The following is a short set of guidelines to follow while programming. It does not address coding styles, function naming methods, or debugging methods. Rather, it describes the processes which should go on in the programmer’s mind while they are programming.

Coding standards apply to function names, the look of the code, and coding consistency. Coding methods apply to the daily practices used by the programmer to write code.

Comment your code

If you don’t, you’ll be forced to debug it six months later, when you have no clue as to what it’s doing.

If someone really hates you, you’ll be forced to debug un-commented code that someone else wrote. You don’t want to do that.

For FreeRADIUS, use doxygen @-style comments so you get the benefits of the developer documentation site, https://doc.freeradius.org/.

Give things reasonable names

Variables and functions should have names. Calling them x, xx, and xxx makes your life hell. Even foo and i are problematic.

Avoid smurfs. Don’t reuse struct names in field names, i. e.

* WORK INSTRUCTION
Write the next part of the programming guidelines above, starting right after their last line.

* STORED DATA

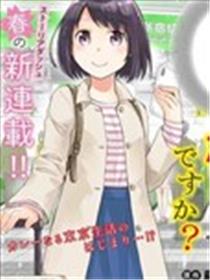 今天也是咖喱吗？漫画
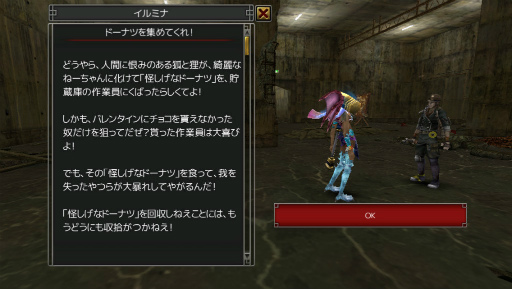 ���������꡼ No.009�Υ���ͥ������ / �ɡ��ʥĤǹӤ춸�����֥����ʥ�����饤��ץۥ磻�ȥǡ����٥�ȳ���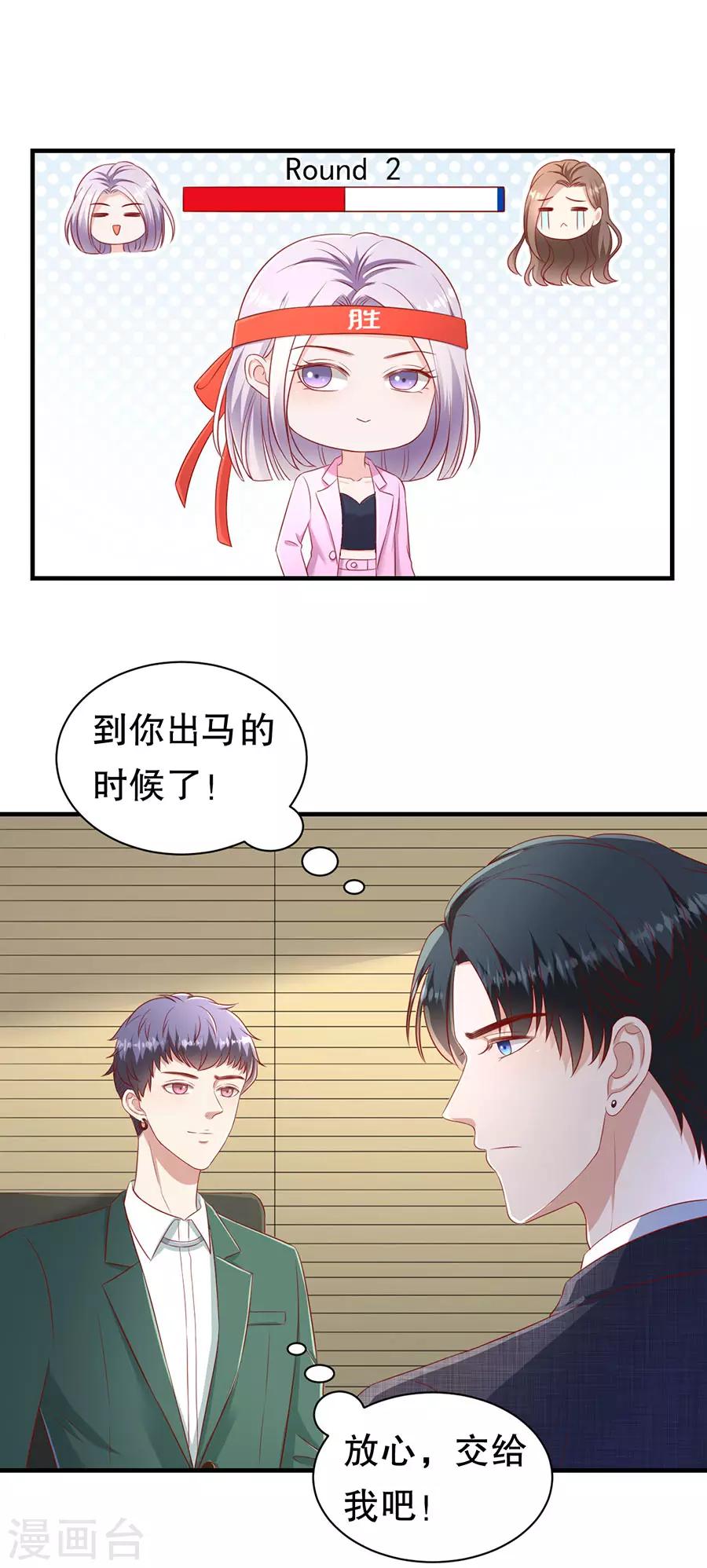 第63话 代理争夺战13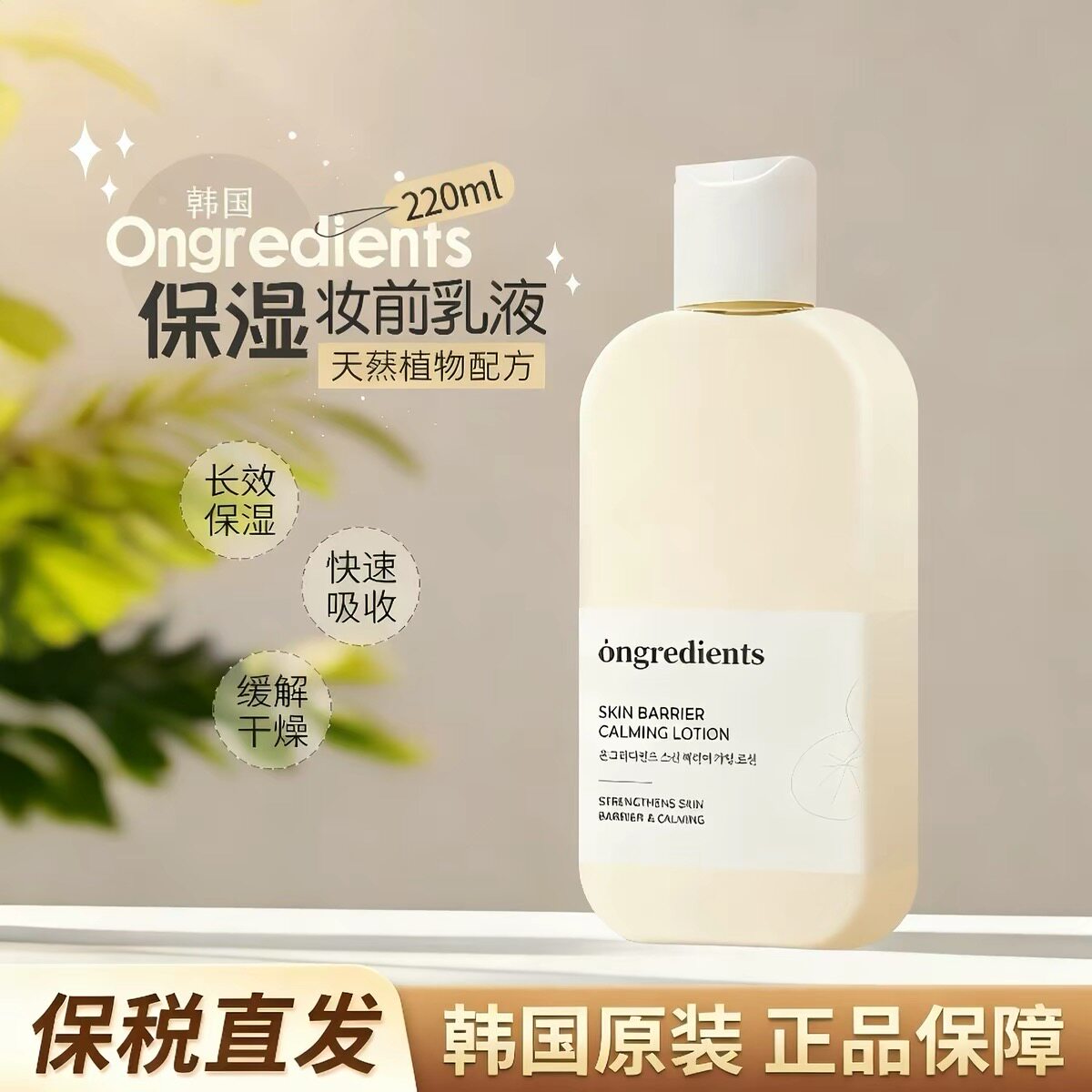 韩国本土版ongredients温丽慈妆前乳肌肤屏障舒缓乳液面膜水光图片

* ANSWER TO THE EXERCISE
struct smurf {
  char *smurf_pappa_smurf;
}

If your code reads as full English sentences, you’re doing it right.

Check input parameters in the functions you write

Your function cannot do anything right if the user passed in garbage and you were too lazy to check for garbage input.

assert() (fr_assert()) is ugly. Use it.

GIGO, "Garbage In, Garbage Out," is wrong. If your function gets garbage input, it should complain loudly and with great descriptiveness.

Write useful error messages

"Function failed" is useless as an error message. It makes debugging the code impossible without source-level instrumentation.

If you’re going to instrument the code at source level for error messages, leave the error messages there, so the next sucker won’t have to do the same work all over again.

Check error conditions from the functions you call

Your function cannot do anything right if you called another function, and they gave you garbage output.

One of the most common mistakes is:

fp = fopen(...);
fgetc(fp);       /* core dumps! */

If the programmer had bothered to check for a NULL fp (error condition), then they could have produced a descriptive error message instead of having the program core dump.

Core dumps are for weenies

If your program core dumps accidentally, you’re a bad programmer. You don’t know what your program is doing, or what it’s supposed to be doing when anything goes wrong.

If it hits an assert() and calls abort(), you’re a genius. You’ve thought ahead to what might go wrong, and put in an assertion to ensure that it fails in a known manner when something does go wrong. (As it usually does…)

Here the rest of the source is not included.